RCA Victor Studios, New York – November 5, 1939, 3:00-7:45 PM
043354-1 Indian Summer (RE vcl) Bluebird 10495
043355-1 It Was Written in the Stars (RE vcl) Bluebird 10498
043356-1 Johnson Rag (BF arr) Bluebird 10498
043356-2 Johnson Rag (BF arr) first issued on LP
Once the Glenn Miller band’s three-week engagement at the Paramount Theater in New York ended on October 10, the band went on another East Coast tour of one-nighters and short engagements. Nearly a month went by without a recording session.
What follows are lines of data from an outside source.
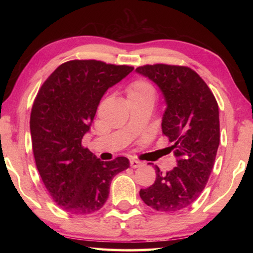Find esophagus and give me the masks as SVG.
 I'll list each match as a JSON object with an SVG mask.
<instances>
[{
    "label": "esophagus",
    "mask_w": 253,
    "mask_h": 253,
    "mask_svg": "<svg viewBox=\"0 0 253 253\" xmlns=\"http://www.w3.org/2000/svg\"><path fill=\"white\" fill-rule=\"evenodd\" d=\"M142 165H143V162L137 161V160H130V166L132 169H137Z\"/></svg>",
    "instance_id": "esophagus-1"
}]
</instances>
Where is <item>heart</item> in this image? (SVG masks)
<instances>
[{"label":"heart","mask_w":253,"mask_h":253,"mask_svg":"<svg viewBox=\"0 0 253 253\" xmlns=\"http://www.w3.org/2000/svg\"><path fill=\"white\" fill-rule=\"evenodd\" d=\"M128 98L130 97H154L155 90L153 85L145 80H136L127 89Z\"/></svg>","instance_id":"heart-1"}]
</instances>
Three dates in November helped Glenn to catch up on some new songs. The first one to be waxed was actually very old, Victor Herbert’s INDIAN SUMMER, originally written as an instrumental composition in 1919. Fitted out with spanking-new lyrics by Al Dubin, the “new” song became a major hit for Glenn and Tommy Dorsey. Jazzman Sidney Bechet also made a memorable disc of it in 1940.
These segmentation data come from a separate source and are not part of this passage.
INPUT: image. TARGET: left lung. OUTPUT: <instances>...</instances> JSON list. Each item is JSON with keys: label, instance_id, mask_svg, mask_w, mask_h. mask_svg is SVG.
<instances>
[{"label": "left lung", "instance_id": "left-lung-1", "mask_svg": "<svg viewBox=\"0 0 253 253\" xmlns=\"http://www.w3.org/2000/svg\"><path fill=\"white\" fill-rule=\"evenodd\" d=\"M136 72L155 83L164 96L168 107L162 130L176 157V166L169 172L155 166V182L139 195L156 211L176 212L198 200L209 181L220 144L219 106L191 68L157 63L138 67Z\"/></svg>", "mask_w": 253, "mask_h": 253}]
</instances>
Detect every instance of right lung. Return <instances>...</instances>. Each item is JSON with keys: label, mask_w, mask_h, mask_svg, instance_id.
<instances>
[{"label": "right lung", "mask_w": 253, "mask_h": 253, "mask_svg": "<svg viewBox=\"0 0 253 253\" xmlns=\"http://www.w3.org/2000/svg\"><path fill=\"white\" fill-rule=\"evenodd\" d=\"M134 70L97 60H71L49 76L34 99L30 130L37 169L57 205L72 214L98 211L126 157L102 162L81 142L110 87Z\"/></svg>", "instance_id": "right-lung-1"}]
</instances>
Willie Schwartz sweetly leads the reeds through the first chorus, with interjections by Tex Beneke’s sax. Ray Eberle takes a mellow vocal despite the rangy melody; kudos to lyricist Dubin for devising an evocative set of words that adds, rather than detracts, from the vintage song. Glenn continued to play with the arrangement after the record date, a fairly rare occurrence for his ballads; there is an aircheck that adds a Johnny Best trumpet solo after the vocal.
Opening on December 6th, Du Barry Was a Lady would be Cole Porter’s next big, splashy Broadway hit musical, starring Ethel Merman, Bert Lahr and Betty Grable. The show was full of rowdy songs, including FRIENDSHIP, BUT IN THE MORNING, NO!, KATIE WENT TO HAITI and WELL, DID YOU EVAH?, plus ballads DO I LOVE YOU? and WHEN LOVE BECKONED. Artie Shaw recorded the two ballads for Bluebird. Glenn got a decidedly lesser effort, IT WAS WRITTEN IN THE STARS.
It’s a pretty nothing song, as if Cole had exhausted all his melodic invention on the show’s other numbers. Unusually, Ray comes right in with the vocal after a short introduction. Also different was Clyde Hurley’s hot solo, a rarity on a Miller ballad. Despite these innovations, the record is not a classic.
Bill Finegan looks in with his arrangement of JOHNSON RAG, a 1919 composition that proved such a hit in this Miller version that lyrics were added by Jack Lawrence (wordsmith for ALL OR NOTHING AT ALL the same year). 10 years later, Jimmy Dorsey recorded a catchy Dixie-swing rendition that also racked up sales.
The RAG is a pretty simple melody, almost simplistic, but Finegan’s groovy-tempoed chart is hard to resist. All the hot men – Beneke, Hurley, Klink and Miller get good solo moments. The IN THE MOOD fadeout routine is reused here, which likely set the fans into ecstasies.
Only three songs were cut, as would be the case on the next session, some two weeks later.